One or more elements that were missing are the following. I'm not sure how best to describe them but they are as follows:
Keyword order
Keyword proximity
Keywords and stop words or symbols ordering and placement.

For example I was recently looking at a website at another forum for 'SomePlace Bed & Breakfast'. This produced a different Google listing from 'SomePlace Bed and Breakfast'. Both & and 'and' were treated as stop items and supposedly did not figure in the algorithm.

Anthony Parsons
06-03-2004, 10:37 AM
Mikkel...excellent point. I was actually kicking myself whether to include those or not. Some are way out left field when you add variables like that. We might just change that now.

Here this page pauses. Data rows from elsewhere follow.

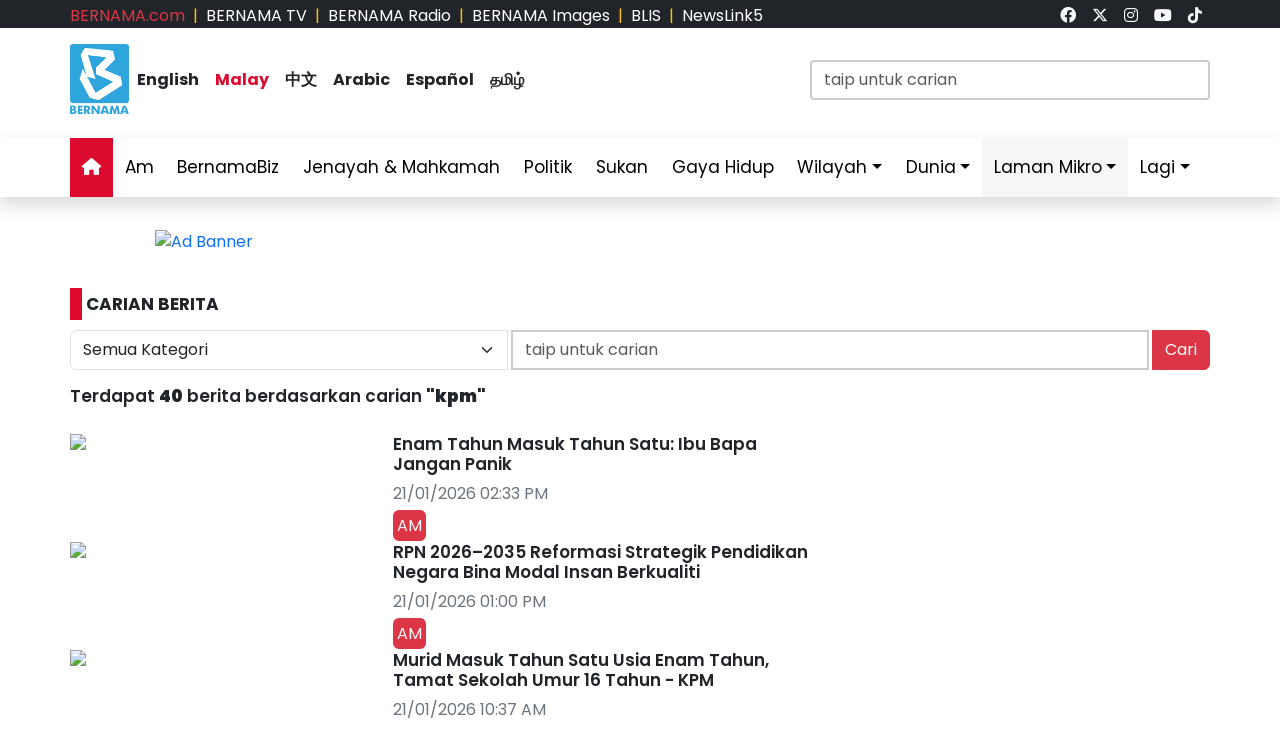

--- FILE ---
content_type: text/css
request_url: https://www.bernama.com/bm/assets/css/navbar.css?v=20260123063043
body_size: 819
content:

@keyframes fadeIn {
  from {
    opacity: 0;
  }
  to {
    opacity: 1;
  }
}

.badge {
  /*background-color: #ff0000;*/
  background-color: #fff;
}

/* menu hover color */
.navbar {
  /*background-color: #ff0000;*/
  background-color: #fff;
  padding: 0 !important;
}
.navbar .navbar-nav .nav-link {
  color: #000 !important;
  font-size: 17px;  /*1.1em;*/
  padding: 0.6em;
}
.navbar .navbar-nav .nav-link ul {
  background-color: #fff;
}
.navbar .navbar-nav .nav-link:hover {
  background-color: #b20000;  /*#191919;*/
  color: #fff !important;
  margin: 0;
}
.navbar .navbar-nav .highlight {
  background-color: #f6f6f6;
  color: #000;/* !important;*/
  font-size: 17px;  /*1.1em;*/
  padding: 0.6em;
}
.navbar .navbar-nav .highlight:hover {
  background-color: #333333;  /*#191919;*/
  color: #fff !important;
  margin: 0;
}
.navbar .navbar-nav .nav-item .highlight-item:hover {
  background-color: #333333;
  color: #fff !important;
}

.navbar .navbar-brand {
  padding: 0 0.6em;
}
.navbar .navbar-nav .active {
  font-weight: bold;
  background-color: #DD0A30;  /*#191919;*/
  color: #fff !important;
}
.navbar .navbar-nav .nav-item .color-red {
  color: #DD0A30 !important;
  font-weight: bold;
}
.navbar .navbar-nav .nav-item .color-red:hover {
  color: #fff !important;
  font-weight: bold;
}
@media only screen and (min-width: 992px) {
  .dropdown a:hover {
    color: #fff !important;
    background-color:#DD0A30;
  }
}
@media only screen and (max-width: 992px) {
  .navbar {
	background-color: #fff;
    padding: 10px !important;
  }
  .navbar .navbar-nav .nav-link {
	color: #000 !important;
    padding: 0.2em 0.5em !important;
  }
  .navbar .navbar-nav .nav-link:hover {
    background-color: #DD0A30;
  }
  .navbar .navbar-brand {
	color: #fff !important;
    padding: 0 0.8em;
  }
  .navbar .navbar-nav .active {
    color: #fff !important;
  }
  /*.offcanvas {
	background-color: #ff0000 !important;
  }*/
  .navbar .navbar-nav .nav-item .dropdown-item:hover {
	background-color: #DD0A30;
	color: #fff !important;
  }
  .navbar .navbar-nav .nav-item .dropdown-menu {
    border-style: none !important;
    padding: 0 0 !important;  /* 0 10px !important;*/
  }
  .nav-item.dropdown.dropdown-mega .dropdown-menu {
    width: 100% !important;
  }
  
  .navbar .navbar-nav .highlight {
    color: #000;/* !important;*/
    /*font-size: 17px;  /*1.1em;*/
  }
  .navbar .navbar-nav .highlight:hover {
    background-color: #333333;  /*#191919;*/
    color: #fff !important;
    margin: 0;
  }
  .navbar .navbar-nav .nav-item .highlight-item:hover {
    background-color: #333333;
    color: #fff !important;
  }
}
.navbar .navbar-nav .nav-link {
  padding: 1em 0.7em;
  transition: all 0.5s;
}
/* menu hover color */

.dropdown-menu.show {
  -webkit-animation: fadeIn 0.3s alternate;
  /* Safari 4.0 - 8.0 */
  animation: fadeIn 0.3s alternate;
}

.nav-item.dropdown.dropdown-mega {
  position: static;
}
.nav-item.dropdown.dropdown-mega .dropdown-menu {
  width: 90%;
  top: auto;
  left: 5%;
}
.nav-item.dropdown.dropdown-mega .dropdown-menu .list-group-item:hover{
  background-color: #DD0A30;
  color: #fff !important;
}

.navbar-toggler {
  border: none;
  padding: 0;
  outline: none;
}
.navbar-toggler:focus {
  box-shadow: none;
}
.navbar-toggler .hamburger-toggle {
  position: relative;
  display: inline-block;
  width: 50px;
  height: 50px;
  z-index: 11;
  float: right;
}
.navbar-toggler .hamburger-toggle .hamburger {
  position: absolute;
  transform: translate(-50%, -50%) rotate(0deg);
  left: 50%;
  top: 50%;
  width: 50%;
  height: 50%;
  pointer-events: none;
}
.navbar-toggler .hamburger-toggle .hamburger span {
  width: 100%;
  height: 4px;
  position: absolute;
  background: #333;
  border-radius: 2px;
  z-index: 1;
  transition: transform 0.2s cubic-bezier(0.77, 0.2, 0.05, 1), background 0.2s cubic-bezier(0.77, 0.2, 0.05, 1), all 0.2s ease-in-out;
  left: 0px;
}
.navbar-toggler .hamburger-toggle .hamburger span:first-child {
  top: 10%;
  transform-origin: 50% 50%;
  transform: translate(0% -50%) !important;
}
.navbar-toggler .hamburger-toggle .hamburger span:nth-child(2) {
  top: 50%;
  transform: translate(0, -50%);
}
.navbar-toggler .hamburger-toggle .hamburger span:last-child {
  left: 0px;
  top: auto;
  bottom: 10%;
  transform-origin: 50% 50%;
}
.navbar-toggler .hamburger-toggle .hamburger.active span {
  position: absolute;
  margin: 0;
}
.navbar-toggler .hamburger-toggle .hamburger.active span:first-child {
  top: 45%;
  transform: rotate(45deg);
}
.navbar-toggler .hamburger-toggle .hamburger.active span:nth-child(2) {
  left: 50%;
  width: 0px;
}
.navbar-toggler .hamburger-toggle .hamburger.active span:last-child {
  top: 45%;
  transform: rotate(-45deg);
}
.offcanvas{
     width:100% !important;
}
/*
.icons {
  display: inline-flex;
  margin-left: auto;
}
.icons a {
  transition: all 0.2s ease-in-out;
  padding: 0.2rem 0.4rem;
  color: #ccc !important;
  text-decoration: none;
}
.icons a:hover {
  color: white;
  text-shadow: 0 0 30px white;
}
*/

.section-header {
  height: 110px;
}
/*.input:focus {
  outline: none !important;
  border:1px solid red;
  box-shadow: 0 0 10px #719ECE;
}*/

.search input[type=text] {
  box-sizing: border-box;
  border: 2px solid #ccc;
  -webkit-transition: 0.5s;
  transition: 0.5s;
  outline: none;
}
.search input[type=text]:focus {
  border: 2px solid #DD0A30;
  box-shadow: none;
}
.icons a:hover {
  color: #DD0A30 !important;
}
.text-language a:hover {
  color: #DD0A30 !important;
}
.text-language .color-red {
  color: #DD0A30 !important;
  font-weight: bold;
}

Barry, excellent additions. Thanks.

As you stated Barry, we will never actually know. But hell, we can have a good estimated guess at what we all do now, and most of do these things without even thinking off them. I would like to get the list over 100, then maybe sit down and pull it apart and break it into factual & fiction.

Anthony Parsons
06-03-2004, 10:42 AM
Original list updated too this point

*********************************

bwelford
06-03-2004, 11:08 AM
Of course some of these factors may apply in a combinatorial way to get to the "over 100 factors". In other words, keyword factors may apply in Titles, Headings, and body text. They may even be differently handled in the three situations.

The "over 100 factors" may even have started when <description>s were still considered by Google. I assume that currently we can forget <description>s.

Anthony Parsons
06-03-2004, 08:01 PM
Not at all Barry. I include "double tag use" to cover those, but do you think we should list them individually? How would Google assess them IYO.

<title>
<title>
<description>
<description>

Do you think it would assess each individually or under just double tag use? Good question. This is similar to what happened when the list begun, and things where being listed as generic, but in essence they had to be broken down. That was the one that I was not sure about.

What do you think. Leave them under the one, or break them down.

Dodger
06-06-2004, 06:08 PM
How about linked images with dimensions of 1x1 pixels, or the width and height of larger images expressly set to 0x0 (or 1x1). Larger linked images (.gif) that are totally transparent or a solid color. Let's just call them hidden images.

Anthony Parsons
06-06-2004, 10:51 PM
Now that's something I've never heard or thought off before. I am just wondering as the SE's can't read images as such, size yes, image content no.

Damn interesting point.

added
******************************

bwelford
06-07-2004, 06:07 AM
On the question you asked, Anthony Parsons, I think it's fine to handle it as you have. Undoubtedly many aspects may be involved in each of the text elements of a web page. They may even be treated differently in each case. However the list would become unusably long if you added every aspect for every text element. IMHO.

Dodger
06-07-2004, 06:21 AM
Now that's something I've never heard or thought off before. I am just wondering as the SE's can't read images as such, size yes, image content no.

Damn interesting point.


Well since some SE's (Google in particular) are indexing images, there are certain parts of a image that are readable. The header of a graphic image file is easily readable -- this would contain some meta data as well such as image descriptions that I am sure Google can read very easily. They would almost have to to index them properly in their database.

Comparing the actual image dimensions in the header to the width and height parameters of the IMG tag is an easy thing to do. Using a 1x1 spacer gif with the attributes set to 120x80 and used as image link is very easy to pick up on.

Just food for thought.

bwelford
06-07-2004, 06:25 AM
You're right, Dodger. Google does index images in order to provide image search. However I've not heard that the data recorded in the image database necessarily gets into the database of indexed web pages.